PS：我还应该提到if not current.name的原因。我注意到一些只包含新行的行，BeautifulSoup 将其视为字符串。它们没有名称，因此需要在代码中对其进行特殊处理。

import requests
import bs4
page = requests.get('https://de.wikipedia.org/wiki/Hamburg').text
soup = bs4.BeautifulSoup(page, 'lxml')
def getInfoBoxBasisDaten(s):
    return str(s) == 'Basisdaten' and s.parent.name == 'th'

basisdaten = soup.find_all(string=getInfoBoxBasisDaten)[0]
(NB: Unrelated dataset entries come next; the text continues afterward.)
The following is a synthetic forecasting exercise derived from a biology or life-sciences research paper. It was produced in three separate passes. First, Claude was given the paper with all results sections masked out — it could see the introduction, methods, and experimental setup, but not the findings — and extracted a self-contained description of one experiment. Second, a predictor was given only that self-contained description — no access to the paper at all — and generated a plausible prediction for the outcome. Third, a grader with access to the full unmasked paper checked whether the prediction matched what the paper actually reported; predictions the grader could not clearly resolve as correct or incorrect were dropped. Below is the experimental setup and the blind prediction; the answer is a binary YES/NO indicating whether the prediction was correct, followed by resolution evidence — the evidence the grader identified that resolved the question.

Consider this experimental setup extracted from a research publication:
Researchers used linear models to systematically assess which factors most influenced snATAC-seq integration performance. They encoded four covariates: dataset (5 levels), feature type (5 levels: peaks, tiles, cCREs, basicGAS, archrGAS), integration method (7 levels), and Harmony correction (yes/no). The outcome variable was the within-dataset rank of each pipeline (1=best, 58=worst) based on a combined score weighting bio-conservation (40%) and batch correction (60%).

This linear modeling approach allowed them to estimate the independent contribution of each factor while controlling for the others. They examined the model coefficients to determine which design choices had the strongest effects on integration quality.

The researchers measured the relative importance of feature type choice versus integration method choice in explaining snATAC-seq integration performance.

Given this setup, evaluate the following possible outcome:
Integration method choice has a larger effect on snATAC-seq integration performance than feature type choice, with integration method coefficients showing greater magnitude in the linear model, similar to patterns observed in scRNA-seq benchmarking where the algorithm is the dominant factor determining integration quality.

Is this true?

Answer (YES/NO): NO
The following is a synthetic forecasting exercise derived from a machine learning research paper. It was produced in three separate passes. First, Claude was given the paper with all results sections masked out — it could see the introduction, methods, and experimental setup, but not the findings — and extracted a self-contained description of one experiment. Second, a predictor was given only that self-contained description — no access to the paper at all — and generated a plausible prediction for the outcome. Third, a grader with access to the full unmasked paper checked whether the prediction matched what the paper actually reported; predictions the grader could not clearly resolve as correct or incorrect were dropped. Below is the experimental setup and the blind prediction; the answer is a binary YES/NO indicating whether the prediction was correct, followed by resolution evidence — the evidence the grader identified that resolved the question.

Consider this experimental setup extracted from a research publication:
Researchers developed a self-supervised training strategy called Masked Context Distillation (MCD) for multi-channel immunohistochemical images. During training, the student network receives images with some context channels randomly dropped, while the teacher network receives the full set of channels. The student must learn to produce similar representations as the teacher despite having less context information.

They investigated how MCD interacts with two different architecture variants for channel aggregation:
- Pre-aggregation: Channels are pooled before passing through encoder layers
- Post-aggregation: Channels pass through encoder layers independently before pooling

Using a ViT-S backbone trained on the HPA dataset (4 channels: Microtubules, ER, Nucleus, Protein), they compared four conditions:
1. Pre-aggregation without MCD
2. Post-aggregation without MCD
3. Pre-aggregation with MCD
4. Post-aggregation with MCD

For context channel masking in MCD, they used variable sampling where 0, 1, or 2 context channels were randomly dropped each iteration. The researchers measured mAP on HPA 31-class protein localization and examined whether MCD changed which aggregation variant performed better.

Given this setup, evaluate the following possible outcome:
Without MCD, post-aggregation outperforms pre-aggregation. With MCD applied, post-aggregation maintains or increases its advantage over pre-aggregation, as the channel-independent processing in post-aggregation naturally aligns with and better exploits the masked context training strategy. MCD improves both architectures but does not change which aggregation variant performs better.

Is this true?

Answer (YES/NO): NO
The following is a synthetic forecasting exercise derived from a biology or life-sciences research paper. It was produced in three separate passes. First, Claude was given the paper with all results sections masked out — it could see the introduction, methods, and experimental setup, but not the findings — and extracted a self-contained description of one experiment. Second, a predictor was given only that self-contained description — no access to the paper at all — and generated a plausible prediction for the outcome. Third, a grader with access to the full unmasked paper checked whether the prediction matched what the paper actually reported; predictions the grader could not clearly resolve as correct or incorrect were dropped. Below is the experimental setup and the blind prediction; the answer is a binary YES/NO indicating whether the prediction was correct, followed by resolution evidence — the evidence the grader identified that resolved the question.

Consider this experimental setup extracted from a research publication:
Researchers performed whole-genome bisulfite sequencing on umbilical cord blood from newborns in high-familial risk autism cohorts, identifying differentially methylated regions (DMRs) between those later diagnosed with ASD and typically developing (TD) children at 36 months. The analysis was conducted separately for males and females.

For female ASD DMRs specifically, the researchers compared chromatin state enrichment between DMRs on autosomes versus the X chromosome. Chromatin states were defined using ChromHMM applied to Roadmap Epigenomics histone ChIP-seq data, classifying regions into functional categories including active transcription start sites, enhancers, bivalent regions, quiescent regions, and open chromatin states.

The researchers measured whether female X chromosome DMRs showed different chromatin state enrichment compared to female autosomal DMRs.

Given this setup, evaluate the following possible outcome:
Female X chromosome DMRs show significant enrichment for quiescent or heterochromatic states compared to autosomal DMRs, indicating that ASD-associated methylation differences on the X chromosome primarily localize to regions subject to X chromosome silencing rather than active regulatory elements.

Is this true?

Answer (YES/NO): NO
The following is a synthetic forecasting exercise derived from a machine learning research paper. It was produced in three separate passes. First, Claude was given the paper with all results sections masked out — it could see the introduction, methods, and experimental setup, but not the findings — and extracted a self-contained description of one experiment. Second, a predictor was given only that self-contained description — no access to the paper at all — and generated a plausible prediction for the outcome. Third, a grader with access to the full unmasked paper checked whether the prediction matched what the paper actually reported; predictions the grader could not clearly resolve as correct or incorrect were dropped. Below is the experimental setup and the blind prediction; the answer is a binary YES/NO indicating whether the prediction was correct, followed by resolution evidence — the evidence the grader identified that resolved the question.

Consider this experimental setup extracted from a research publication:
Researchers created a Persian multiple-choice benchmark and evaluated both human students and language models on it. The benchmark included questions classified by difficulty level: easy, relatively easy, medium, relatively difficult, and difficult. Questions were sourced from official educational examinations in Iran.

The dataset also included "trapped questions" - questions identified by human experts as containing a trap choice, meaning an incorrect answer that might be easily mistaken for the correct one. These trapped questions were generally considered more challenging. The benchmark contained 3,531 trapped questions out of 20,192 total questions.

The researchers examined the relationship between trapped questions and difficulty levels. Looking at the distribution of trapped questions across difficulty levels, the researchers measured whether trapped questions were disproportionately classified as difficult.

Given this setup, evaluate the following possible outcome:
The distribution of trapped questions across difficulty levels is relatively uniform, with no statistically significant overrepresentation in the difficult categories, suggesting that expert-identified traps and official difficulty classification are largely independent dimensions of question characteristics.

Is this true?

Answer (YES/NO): NO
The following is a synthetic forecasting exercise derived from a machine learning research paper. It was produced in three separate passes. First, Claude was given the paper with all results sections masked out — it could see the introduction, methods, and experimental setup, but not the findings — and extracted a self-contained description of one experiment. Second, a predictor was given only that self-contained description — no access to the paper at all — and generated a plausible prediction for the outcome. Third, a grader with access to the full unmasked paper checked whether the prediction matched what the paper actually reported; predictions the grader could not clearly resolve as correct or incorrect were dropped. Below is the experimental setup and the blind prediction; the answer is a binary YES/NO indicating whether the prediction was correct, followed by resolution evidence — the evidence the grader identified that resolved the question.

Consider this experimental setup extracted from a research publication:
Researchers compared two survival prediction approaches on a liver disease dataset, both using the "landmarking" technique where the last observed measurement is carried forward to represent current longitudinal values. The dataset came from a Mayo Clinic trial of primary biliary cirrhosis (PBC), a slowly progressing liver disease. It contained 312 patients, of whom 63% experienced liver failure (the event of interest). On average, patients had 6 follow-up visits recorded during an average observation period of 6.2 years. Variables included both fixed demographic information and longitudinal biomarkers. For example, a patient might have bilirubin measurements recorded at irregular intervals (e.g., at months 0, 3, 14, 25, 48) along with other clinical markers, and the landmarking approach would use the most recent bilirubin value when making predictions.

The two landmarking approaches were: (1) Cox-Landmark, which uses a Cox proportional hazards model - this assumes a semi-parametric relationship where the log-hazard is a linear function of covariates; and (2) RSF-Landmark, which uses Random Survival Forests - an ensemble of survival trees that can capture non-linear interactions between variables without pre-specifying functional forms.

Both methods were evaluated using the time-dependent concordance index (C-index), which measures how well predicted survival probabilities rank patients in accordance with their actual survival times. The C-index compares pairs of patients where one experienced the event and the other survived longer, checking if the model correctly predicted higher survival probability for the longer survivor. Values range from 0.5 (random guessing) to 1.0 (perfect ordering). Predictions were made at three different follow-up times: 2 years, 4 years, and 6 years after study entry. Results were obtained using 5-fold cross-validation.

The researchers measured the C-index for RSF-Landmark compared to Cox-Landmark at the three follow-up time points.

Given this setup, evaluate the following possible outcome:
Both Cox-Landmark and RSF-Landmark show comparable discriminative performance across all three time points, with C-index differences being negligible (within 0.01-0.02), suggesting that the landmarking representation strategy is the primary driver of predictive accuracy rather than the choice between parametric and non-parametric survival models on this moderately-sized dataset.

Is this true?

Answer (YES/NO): NO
wanted = 'Postleitzahlen:'
current = basisdaten.parent.parent.nextSibling
while True:
    if not current.name: 
        current = current.nextSibling
        continue
    if wanted in current.text:
        items = current.findAll('td')
        print (items[0])
        print (items[1])
    if '<th ' in str(current): break
    current = current.nextSibling

结果如下：两个独立的td 元素，根据要求。

<td><a href="/wiki/Postleitzahl_(Deutschland)" title="Postleitzahl (Deutschland)">Postleitzahlen</a>:</td>
<td>20095–21149,<br/>
22041–22769,<br/>
<a href="/wiki/Neuwerk_(Insel)" title="Neuwerk (Insel)">27499</a></td>

【讨论】：

如果我使用 BeautifulSoup.get_text() 删除 html 脚本等，这似乎对我有用。但不幸的是，我在此站点上收到错误：https://de.wikipedia.org/wiki/Bremen。你知道它是什么吗？
我刚刚查看了两个页面的 wiki 代码（在 Bearbeiten 视图中）。它们采用完全不同的方法来格式化页面，因此 HTML 是不同的。除了高中，我没有德语。我现在看到不来梅页面中有一个“信息框”，但汉堡没有。这与英语维基百科中的情况相同。如果你想抓取它，那么你需要能够识别你正在处理的格式类型并进行相应的处理。

【解决方案2】：

这在大多数情况下都有效：

def get_content_from_right_column_for_left_column_containing(text):
    """return the text contents of the cell adjoining a cell that contains `text`"""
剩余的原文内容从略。